For two weeks, Lebanon has been witnessing countrywide protests demanding the downfall of the current government. Unprecedented for Lebanon, the protests—encompassing around 2 million people or approximately half the country’s citizens—are pan-sectarian and non-partisan, demanding economic reform and the dismantling of the sectarian system that has dominated the country since its inception. Despite the display of national unity, this uprising doesn’t portend the downfall of the dominant sectarian parties, least of all the militant group Hezbollah. 

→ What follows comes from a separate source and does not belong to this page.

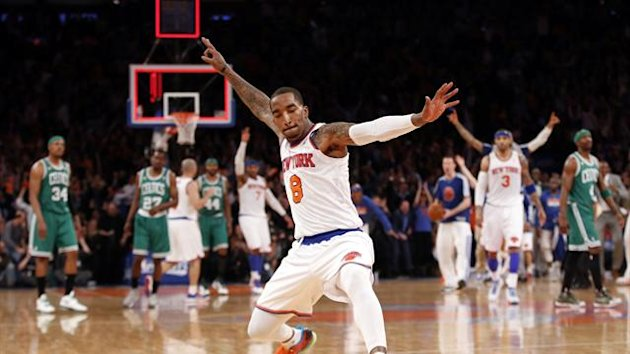 New York Knicks' J.R. Smith celebrates after sinking a three point basket at the buzzer at the end of the first quarter against the Boston Celtics in Game 2 of their NBA Eastern Conference basketball playoff series in New York, April 23, 2013 (Reuters)
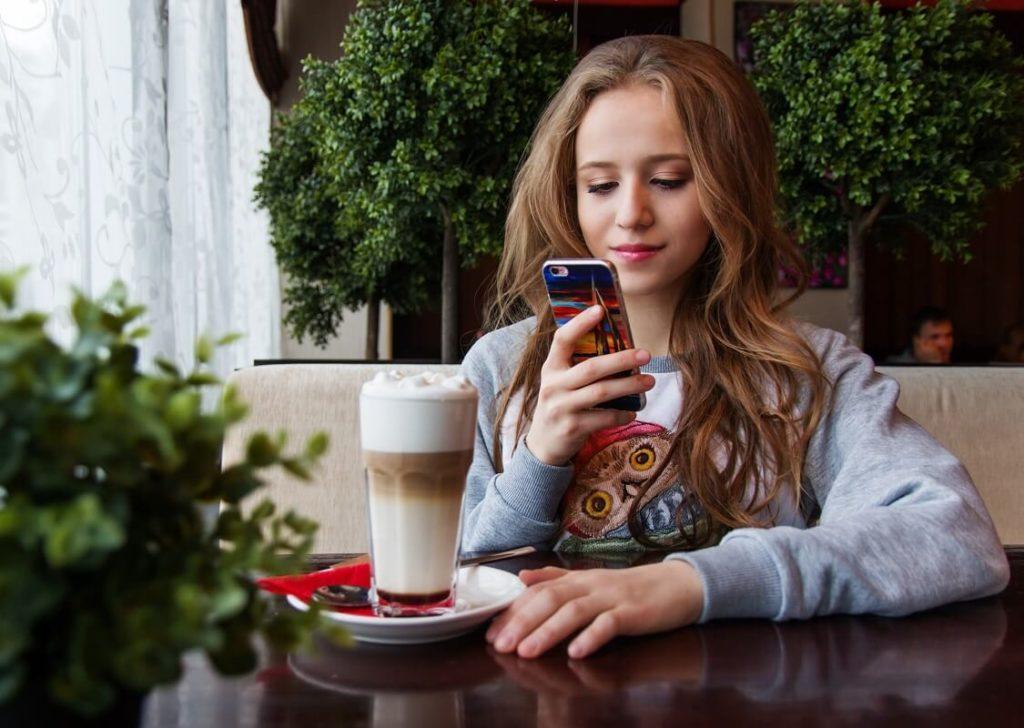 Nuori tyttö nostaa pikavipin kännykällään kahvilassa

It’s worth noting that Lebanon’s current protests are not a second Cedar Revolution, which was an uprising against Syria’s thirty-five-year occupation of their country and Damascus’ local allies. They are economic, and not political. It is therefore inaccurate to portray them overall as a referendum on any particular party, including Hezbollah.

The proximate cause of the current upheaval was a later-rescinded proposal to tax Voice over IP (VoIP) services, like the messaging application WhatsApp. It was that final straw which drew Lebanese of all stripes into the street to protest decades of economic mismanagement, corruption, and the 2019 austerity budget. That budget placed the burden of the reforms demanded by the CEDRE conference—a French acronym for the Economic Conference for Development through Reforms and with Enterprise—on the country’s lowest socio-economic classes. 

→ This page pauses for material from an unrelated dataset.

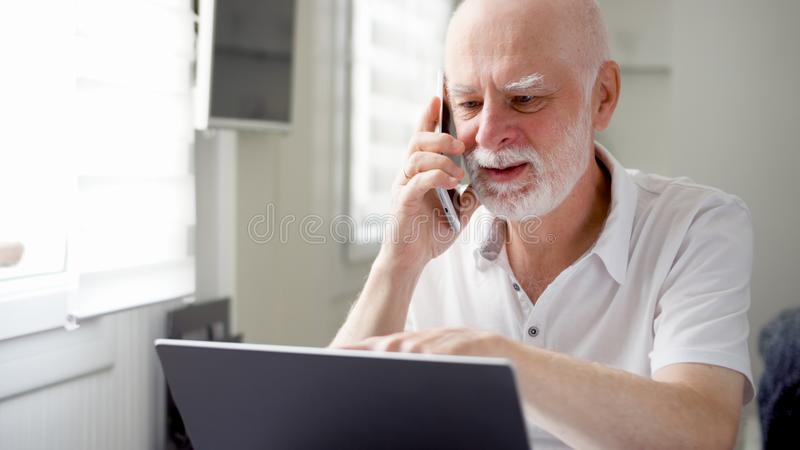 Senior man sitting at home with laptop and smartphone. Using cellphone discussing project on screen stock photo
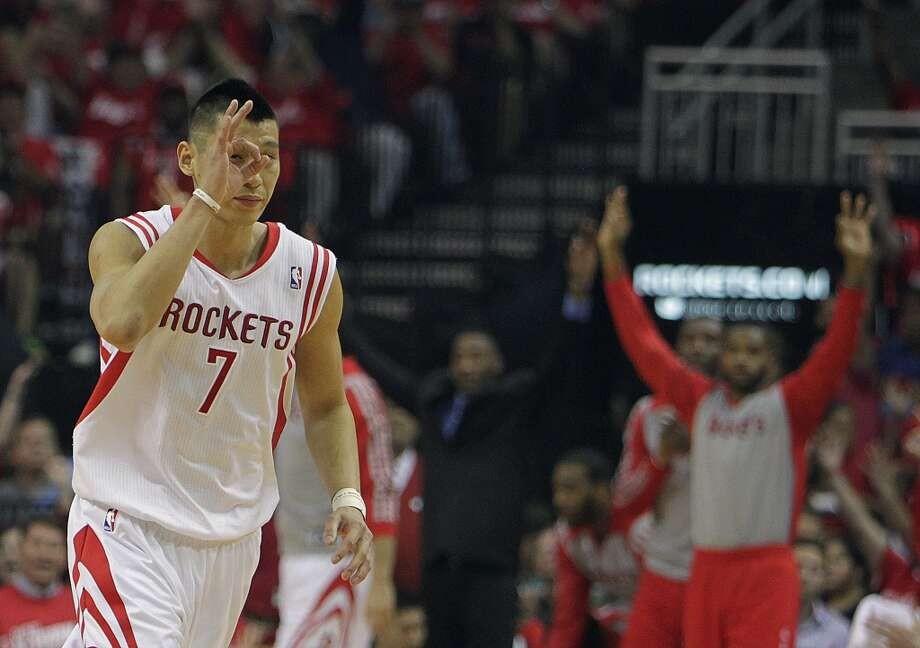 Rockets guard Jeremy Lin motions after scoring a 3-point shot. Photo: James Nielsen, Houston Chronicle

The protesters likely have little in common beyond feeling insulted by their leaders’ conduct, and their desire to see the entire current government resign. To the extent the more-organized of these protests possess or have expressed any unified positions none of their stipulations would fundamentally weaken or undermine Hezbollah, like calling for its disarmament. In fact, some of the protesters’ demands and grievances overlap with long-standing Hezbollah stances, including its opposition to Lebanon’s confessionalist system, and placing the onus of CEDRE reforms and taxes on the poor.

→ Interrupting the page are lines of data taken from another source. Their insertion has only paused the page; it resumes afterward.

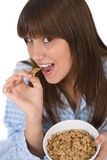 Female teenager eat healthy cereal for breakfast Royalty Free Stock Photo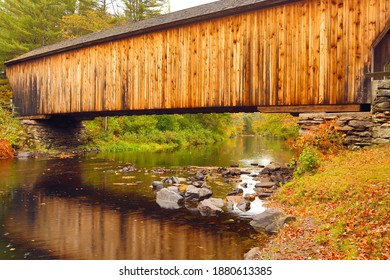 Closeup of Sugar River flowing beneath historic Corbin wooden bridge in Newport, New Hampshire, on a rainy fall day.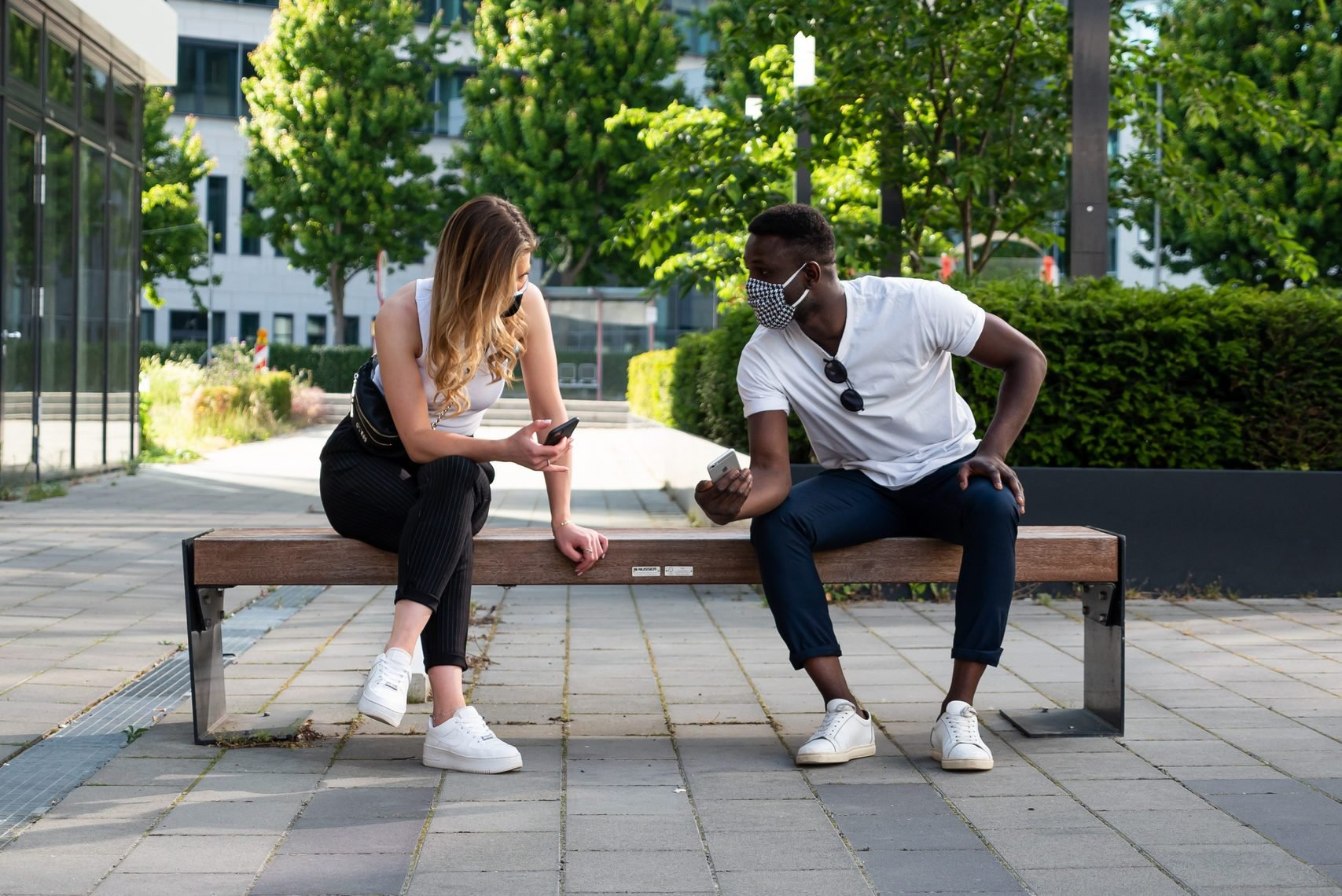 Young Man and Woman Social Distancing on Bench Using Phones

Moreover, most of these protests do not oppose Hezbollah per se, only insofar as it is part of the hated ruling political class or supports it. While a handful specifically targeted Hezbollah and the Amal Movement, these were passing phenomena, and there have also been anti-government counter-protests by the “Shia Duo’s”—referring to Amal and Hezbollah—supporters. 

Moreover, most of these protests do not oppose Hezbollah per se, only insofar as it is part of the hated ruling political class or supports it.

Additionally, many anti-government protesters across the country have expressed their continued support for Hezbollah, also known as “the Resistance” and its leader Hassan Nasrallah—even after attacks by Hezbollah-affiliated thugs—asking his party to join them in opposing the current system. One anti-government protester from Jbeil, a predominantly Maronite Christian city, even called on Nasrallah to “use his weapons now, inside Lebanon, to support the Lebanese protesting here.”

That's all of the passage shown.